What is some good advice you can give to an emerging writer?
Don’t ever give up. Follow your writing with passion. Hone your craft by attending workshops and meeting other writers.
What do you do after you finish a book? Do you celebrate or take a nap?
I put the manuscript away for at least three weeks. I’ll work on other pieces and clean my house. If you come by and my house is immaculate then feel free to ask me about the manuscript I just completed.

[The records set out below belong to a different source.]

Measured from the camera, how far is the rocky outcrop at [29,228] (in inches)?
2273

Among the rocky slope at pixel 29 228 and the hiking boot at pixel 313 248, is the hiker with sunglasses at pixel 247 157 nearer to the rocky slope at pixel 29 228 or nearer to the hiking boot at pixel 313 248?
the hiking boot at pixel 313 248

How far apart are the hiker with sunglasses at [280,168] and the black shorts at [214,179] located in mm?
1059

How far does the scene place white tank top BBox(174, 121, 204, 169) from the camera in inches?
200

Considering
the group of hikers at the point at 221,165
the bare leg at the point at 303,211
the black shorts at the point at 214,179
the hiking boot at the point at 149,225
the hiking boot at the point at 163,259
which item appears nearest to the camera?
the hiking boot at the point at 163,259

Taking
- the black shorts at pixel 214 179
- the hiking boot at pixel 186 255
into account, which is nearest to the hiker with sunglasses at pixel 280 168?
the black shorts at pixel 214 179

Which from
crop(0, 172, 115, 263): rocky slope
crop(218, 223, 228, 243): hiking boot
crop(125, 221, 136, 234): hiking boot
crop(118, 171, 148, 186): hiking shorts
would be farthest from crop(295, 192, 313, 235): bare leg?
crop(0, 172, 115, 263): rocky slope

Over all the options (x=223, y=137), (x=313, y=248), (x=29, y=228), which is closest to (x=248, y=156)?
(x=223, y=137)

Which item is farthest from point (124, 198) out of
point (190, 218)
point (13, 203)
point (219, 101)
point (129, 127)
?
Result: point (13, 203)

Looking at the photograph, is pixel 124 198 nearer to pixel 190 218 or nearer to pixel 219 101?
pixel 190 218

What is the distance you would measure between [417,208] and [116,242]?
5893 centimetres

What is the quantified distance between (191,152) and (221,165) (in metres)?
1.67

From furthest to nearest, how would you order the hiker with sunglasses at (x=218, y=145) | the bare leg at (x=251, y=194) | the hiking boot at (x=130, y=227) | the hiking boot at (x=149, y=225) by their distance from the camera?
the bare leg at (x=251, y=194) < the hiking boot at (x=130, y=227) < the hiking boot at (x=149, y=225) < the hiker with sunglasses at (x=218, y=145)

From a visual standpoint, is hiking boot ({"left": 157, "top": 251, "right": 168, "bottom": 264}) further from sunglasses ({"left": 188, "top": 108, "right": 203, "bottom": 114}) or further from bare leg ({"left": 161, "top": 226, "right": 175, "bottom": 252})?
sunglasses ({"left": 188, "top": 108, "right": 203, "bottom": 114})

I love law and justice – which do not always co-exist. I was inspired to write stories about strong women who had tremendous issues to overcome.
You work in the legal/law enforcement world – how has your work influenced your writing?
It was the opposite for me. Like my interest in writing, I fell into my career. I saw an advertisement to work at a crisis shelter for women and their children and although I did not have a social work background, I took a risk and applied. In time, I became the court worker for the shelter.
What are you working on next?
I am working on the follow-up to The Vigilante (Murder in the City series). Detective Lynette Wilton and defense lawyer Maxine Swayman will be back in the next book.